# **** LASS Full 2.0 Pre-Order for 2011 Tax Year ****



## Thonex (Dec 30, 2011)

Hi Guys,


*[EDIT 1/6/12] We have uploaded the Stage & Color for LASS Full 2.0 Video for a sneak peak here:
http://youtu.be/pN4P1p-hYvw?hd=1 (Intro to Stage and Color for LASS Full 2.0)*


We have received a lot of requests asking if it was possible to purchase LASS 2.0 _*before*_ the end of the year for tax reasons.

*The answer is yes!!!*

Please head over to our store and you can purchase/upgrade to LASS Full 2.0 right now:

http://audiobro.com/ab-store/

If you are an existing customer, please log in with your Audiobro credentials and your upgrade prices will be automatically adjusted based on your Audiobro product history.

If you are not an existing customer, no login is required.

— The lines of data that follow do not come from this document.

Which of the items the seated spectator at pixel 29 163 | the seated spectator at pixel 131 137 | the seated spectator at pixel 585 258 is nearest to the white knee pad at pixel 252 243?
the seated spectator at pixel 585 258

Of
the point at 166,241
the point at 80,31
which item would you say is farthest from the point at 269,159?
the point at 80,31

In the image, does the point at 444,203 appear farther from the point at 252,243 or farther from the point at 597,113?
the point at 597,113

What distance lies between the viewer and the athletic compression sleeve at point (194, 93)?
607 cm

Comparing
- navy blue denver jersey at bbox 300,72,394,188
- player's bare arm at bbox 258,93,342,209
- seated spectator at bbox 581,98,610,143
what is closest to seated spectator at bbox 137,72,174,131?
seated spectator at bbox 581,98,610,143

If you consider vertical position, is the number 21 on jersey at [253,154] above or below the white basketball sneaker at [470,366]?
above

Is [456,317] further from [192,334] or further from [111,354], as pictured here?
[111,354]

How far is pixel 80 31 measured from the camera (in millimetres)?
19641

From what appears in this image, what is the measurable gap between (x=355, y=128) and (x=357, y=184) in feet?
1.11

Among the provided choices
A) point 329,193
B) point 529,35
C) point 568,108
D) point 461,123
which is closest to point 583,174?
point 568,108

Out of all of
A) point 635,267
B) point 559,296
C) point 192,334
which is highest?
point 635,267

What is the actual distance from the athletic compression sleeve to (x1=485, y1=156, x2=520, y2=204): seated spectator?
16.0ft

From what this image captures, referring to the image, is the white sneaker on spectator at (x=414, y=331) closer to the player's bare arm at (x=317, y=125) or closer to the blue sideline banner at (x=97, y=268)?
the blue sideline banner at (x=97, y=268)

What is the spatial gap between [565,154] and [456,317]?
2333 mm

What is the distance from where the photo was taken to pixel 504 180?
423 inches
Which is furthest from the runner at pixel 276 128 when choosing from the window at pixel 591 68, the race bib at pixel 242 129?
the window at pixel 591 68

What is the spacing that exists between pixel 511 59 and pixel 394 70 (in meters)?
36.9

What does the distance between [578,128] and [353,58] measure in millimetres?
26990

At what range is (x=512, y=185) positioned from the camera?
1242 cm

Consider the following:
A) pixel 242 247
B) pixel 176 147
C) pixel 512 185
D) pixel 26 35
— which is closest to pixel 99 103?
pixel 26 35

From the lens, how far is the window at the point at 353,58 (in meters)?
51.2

*LASS 2.0 will be available for download the first week of January. We will notify users when that is so they don't have to keep checking back.*
*
For more information on LASS 2.0, you can read more here:*

http://audiobro.com/lass-2-0/

We will be officially posting videos on our site in the coming days, but in the meantime, if you want to get a sneak-peak at some of LASS 2.0's features, you can check out our YouTube videos:

http://www.youtube.com/watch?v=Bhnth9MDh4U (LA Scoring Strings 2.0 - Aleatoric Instrument Quick Tutorial)
http://www.youtube.com/watch?v=nnPCU14xlwA (LA Scoring Strings 2.0 - Introduction To New Legato Instruments)
http://youtu.be/sIlV17OCSZM (Setting Up Basic Key Switching in LASS 2)
Key Switching Instrument Banks in LASS 2's ARC
http://www.youtube.com/watch?v=PL3Wih-H8d8 (LA Scoring Strings 2.0 - Controlling LASS With MIDI Hardware)
http://www.youtube.com/watch?v=40e9LXDoi5U (LA Scoring Strings 2.0 - CC Tables Tutorial)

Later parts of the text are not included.